Prostate Cancer – Symptoms, Treatment & Prevention
If you’ve noticed more men sporting moustaches lately, it could be part of Movember—a global movement to raise awareness for prostate cancer and men’s mental health.
Prostate cancer is the second most common cancer in men worldwide.¹ But with screening, the disease is often caught early when treatment has the best chance of success.
Prostate cancer begins when cells in the prostate gland grow out of control. Usually, prostate cancer grows slowly, but some aggressive types can spread quickly.²
Prostate cancer symptoms
Early prostate cancer doesn't typically cause symptoms. But as the cancer grows, it may cause symptoms, such as:³
- Urinating frequently, especially at night
- Blood in urine or semen
- Trouble getting an erection
- Pain in the hips, back or chest
- Weakness or numbness in the legs or feet
- Loss of bladder or bowel control from cancer
If you experience any of these symptoms, talk to your healthcare provider.
What increases prostate cancer risk?⁴
The exact cause of prostate cancer is unknown. However, there are risk factors that can increase a man's chances of developing the disease.
The risk increases after age 50, with about 60% of cases in men older than 65. Prostate cancer occurs most often in African American men and non-Hispanic white men. The rates are highest in North America, northwestern Europe, Australia and on Caribbean islands.
In addition, having a father or brother with prostate cancer doubles a man’s risk. However, most prostate cancers occur in men without a family history.
Remember that having risk factors doesn’t mean you’ll develop prostate cancer, and it’s possible to develop the disease without having any risk factors.
Talk to your healthcare provider if you think you’re at risk.
When should I get screened for prostate cancer?
The discussion with your healthcare provider about screening should take place at:⁵
- Age 50 for men at average risk
- Age 45 for men at high risk
- Age 40 for men at even higher risk
A prostate-specific antigen blood test and a digital rectal exam are 2 tests that may be done to look for possible signs of prostate cancer. If needed, a prostate biopsy may be done to confirm a prostate cancer diagnosis.
How is prostate cancer treated?
The treatment for prostate cancer depends on the aggressiveness and stage of the cancer.
The main form of treatment for prostate cancer is chemotherapy. Another option is immunotherapy, which uses your own immune system to fight cancer.
Medications may also be used, including:
- CYP17 inhibitors: Yonsa (abiraterone acetate, fine-particle), Zytiga (abiraterone acetate)

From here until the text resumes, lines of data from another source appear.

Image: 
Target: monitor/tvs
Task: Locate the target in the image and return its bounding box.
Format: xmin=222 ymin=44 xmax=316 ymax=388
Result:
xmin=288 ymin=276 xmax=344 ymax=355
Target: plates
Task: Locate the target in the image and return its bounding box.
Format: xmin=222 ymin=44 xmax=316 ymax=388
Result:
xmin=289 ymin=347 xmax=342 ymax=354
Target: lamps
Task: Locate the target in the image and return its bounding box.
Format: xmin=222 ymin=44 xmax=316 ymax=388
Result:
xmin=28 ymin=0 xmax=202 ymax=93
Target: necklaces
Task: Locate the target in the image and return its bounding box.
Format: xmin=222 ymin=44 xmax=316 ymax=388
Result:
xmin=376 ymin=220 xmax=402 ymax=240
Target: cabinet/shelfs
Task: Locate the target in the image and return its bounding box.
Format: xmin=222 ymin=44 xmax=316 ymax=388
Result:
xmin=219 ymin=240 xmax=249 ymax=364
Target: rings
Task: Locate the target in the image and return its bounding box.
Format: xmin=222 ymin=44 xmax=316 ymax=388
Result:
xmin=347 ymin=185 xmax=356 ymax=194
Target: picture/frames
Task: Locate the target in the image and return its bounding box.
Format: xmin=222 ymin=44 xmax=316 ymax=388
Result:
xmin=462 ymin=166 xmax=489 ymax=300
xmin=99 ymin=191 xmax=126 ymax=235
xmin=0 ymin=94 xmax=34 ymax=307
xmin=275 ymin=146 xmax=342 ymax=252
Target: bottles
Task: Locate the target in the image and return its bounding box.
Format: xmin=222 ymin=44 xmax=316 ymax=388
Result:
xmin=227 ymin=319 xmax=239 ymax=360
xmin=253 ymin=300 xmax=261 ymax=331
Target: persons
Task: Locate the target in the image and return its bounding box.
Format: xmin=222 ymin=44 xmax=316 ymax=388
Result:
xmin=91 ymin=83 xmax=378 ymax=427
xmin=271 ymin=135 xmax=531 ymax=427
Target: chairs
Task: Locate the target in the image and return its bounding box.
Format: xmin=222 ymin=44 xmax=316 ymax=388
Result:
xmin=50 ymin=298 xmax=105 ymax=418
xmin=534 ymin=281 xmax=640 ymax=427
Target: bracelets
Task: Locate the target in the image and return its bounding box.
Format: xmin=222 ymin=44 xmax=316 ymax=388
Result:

- Anti-androgens: Erleada (apalutamide), Nubeqa (darolutamide), Xtandi (enzalutamide)
How we support men living with prostate cancer
If you or someone you know has prostate cancer, we offer personalized support at the CenterWell Specialty Pharmacy Cancer Center of Excellence. You can get a dedicated team to help you manage all aspects of your prostate cancer therapy, including your mental health.

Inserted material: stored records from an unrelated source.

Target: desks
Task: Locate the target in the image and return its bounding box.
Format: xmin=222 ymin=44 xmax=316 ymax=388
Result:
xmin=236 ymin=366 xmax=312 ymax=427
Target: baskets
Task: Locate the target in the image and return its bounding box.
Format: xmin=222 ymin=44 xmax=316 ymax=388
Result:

Here’s what our expert team of pharmacists, nurses and financial advisors can do for you:
- Emotional support: We know what you’re going through and can listen to your concerns, answer your questions and help you manage any stress or anxiety.
- Financial assistance: We work with grants, foundations and manufacturers to help you get the care you need, and we handle all the paperwork.
- Clinical guidance: We have pharmacists available 24/7 for clinical support and work closely with your healthcare provider throughout your personalized treatment plan.
Disclaimer: This material is provided for informational use only and should not be construed as medical advice or used in place of consulting a licensed medical professional. You should consult your doctor to determine what is right for you.
- "Prostate Cancer," American Cancer Society, last accessed October 23, 2023.
- "What Is Prostate Cancer?" American Cancer Society, last accessed October 23, 2023.
- "Signs and Symptoms of Prostate Cancer," American Cancer Society, last accessed October 23, 2023.
- "Prostate Cancer Risk Factors," American Cancer Society, last accessed October 23, 2023.
- "American Cancer Society Recommendations for Prostate Cancer Early Detection," American Cancer Society, last accessed October 23, 2023.